Why am I so concerned about haze? To me, it signifies something more general than just pollution or atmospheric processes. As haze cuts us off from vivid skies and landscapes, it attenuates our ties to the wider, external reality in which we are embedded. It is just one of the many ways we are constructing - inside that wider reality - an artificial and self referential world.
Increasingly, only the collective human ego - what I call "the Big I" - bounds and defines this constructed world. We subordinate, alter and reinvent almost everything around us according to our own interests, from the mounts of Vancouver Island to the Isle of Dogs and the very sky overhead. Seduced by our extraordinary technological prowess, many of us come to believe that external reality - the reality outside our constructed world - is unimportant and needs little attention because, if we ever have to, we can manage any problem that might arise there. And, in any case, as the pace of our lives accelerates, we have less time to reflect on these broader circumstances. All these trends can push us into narcissism, as they weaken our sense of awe at the universe beyond our human ego; and what is perhaps more important, they also weaken our receptivity to critical signals from the external reality that might awaken us to our deep ignorance of the potential consequences of our actions, and warn us against hubris. Without this awareness we have a less accurate understanding of how much and what types of ingenuity we will need to meet the future's challenges.

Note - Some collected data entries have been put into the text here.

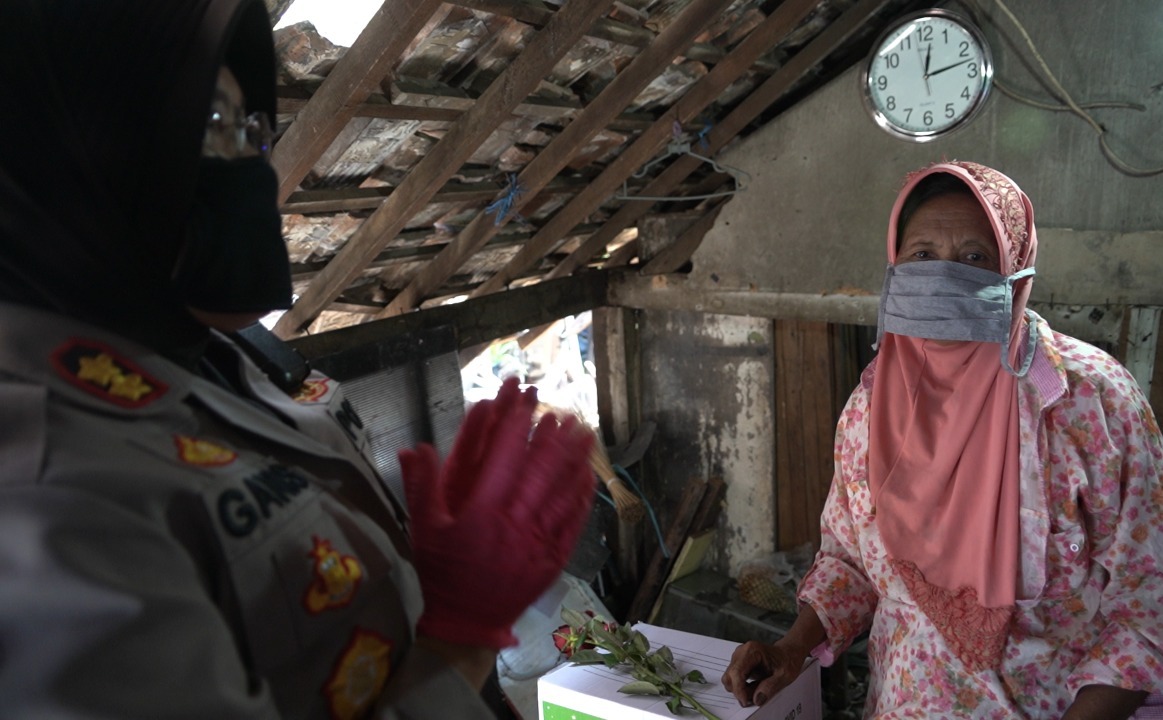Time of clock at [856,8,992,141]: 12:12
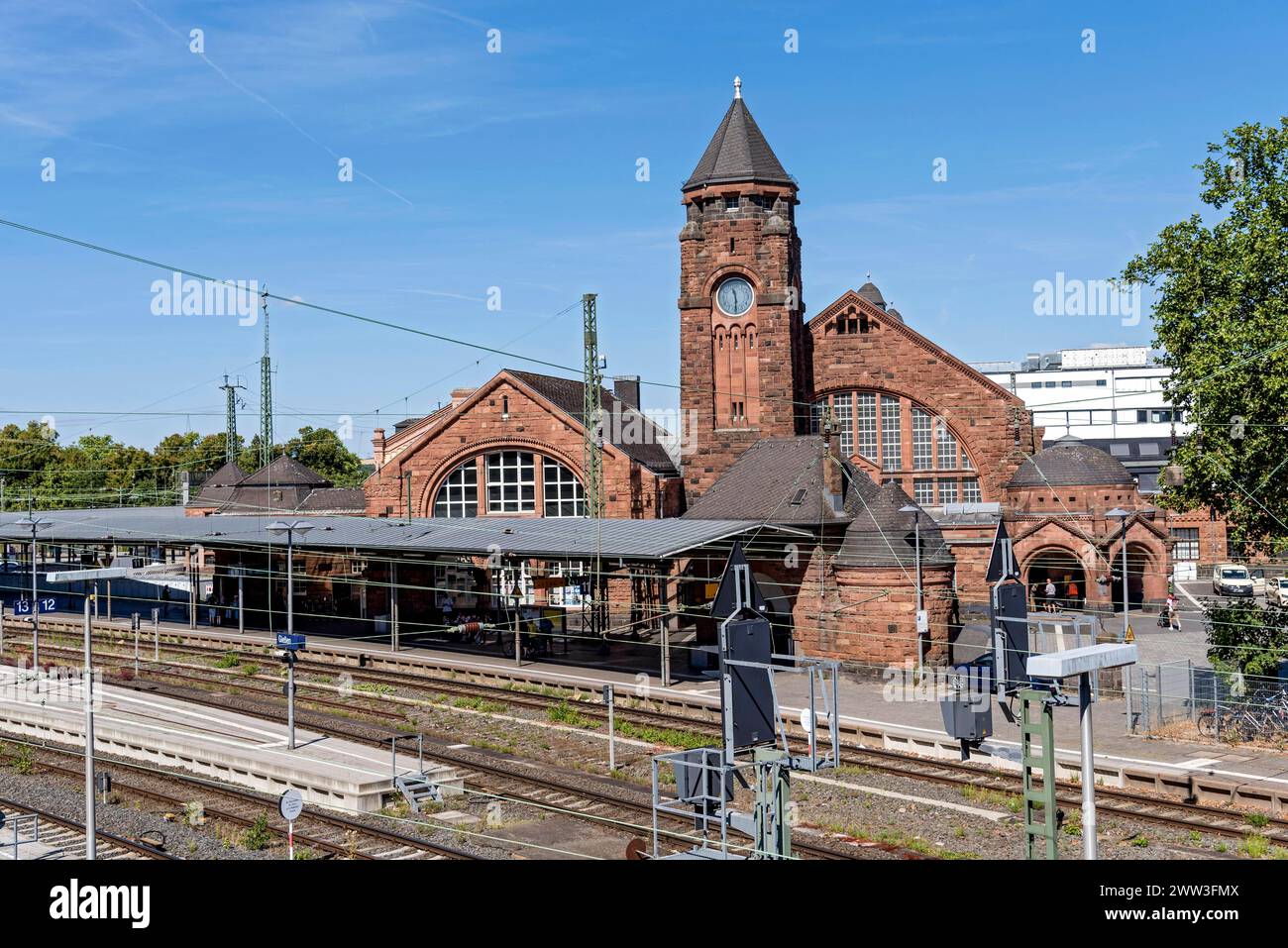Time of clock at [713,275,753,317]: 11:29
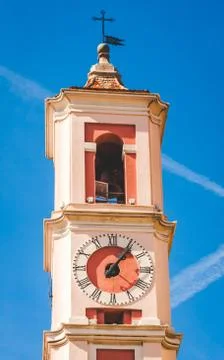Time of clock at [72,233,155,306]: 1:06
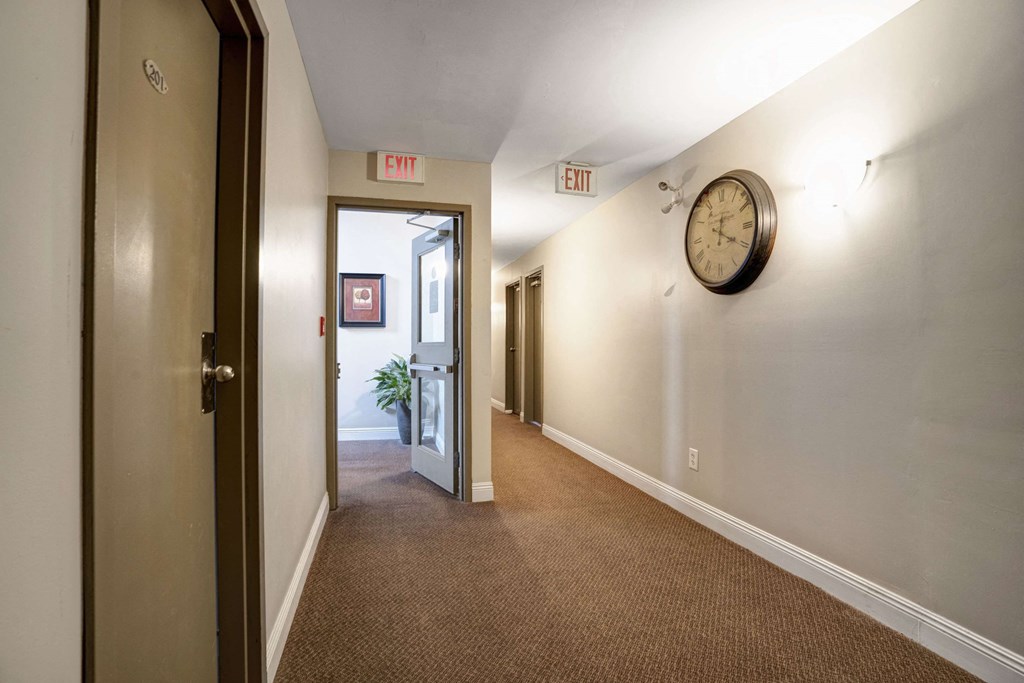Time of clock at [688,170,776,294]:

I think part of why this is important to me revolves around a point of contention I have with someone in know about community gardens. He is perturbed at the fact that developers that lease land to community gardens do not have to pay property taxes for that land. He argues that community gardens won't feed the city anyways and the property taxes would buy more food. From my perspective, he fails to see that eating the food is often a side benefit of a community garden. Community gardens allow individuals to connect with what Dixon terms the external reality. The benefits of community gardens are well documented and it goes beyond the food. But I'll leave it at that because food issues are dealt quite well by others.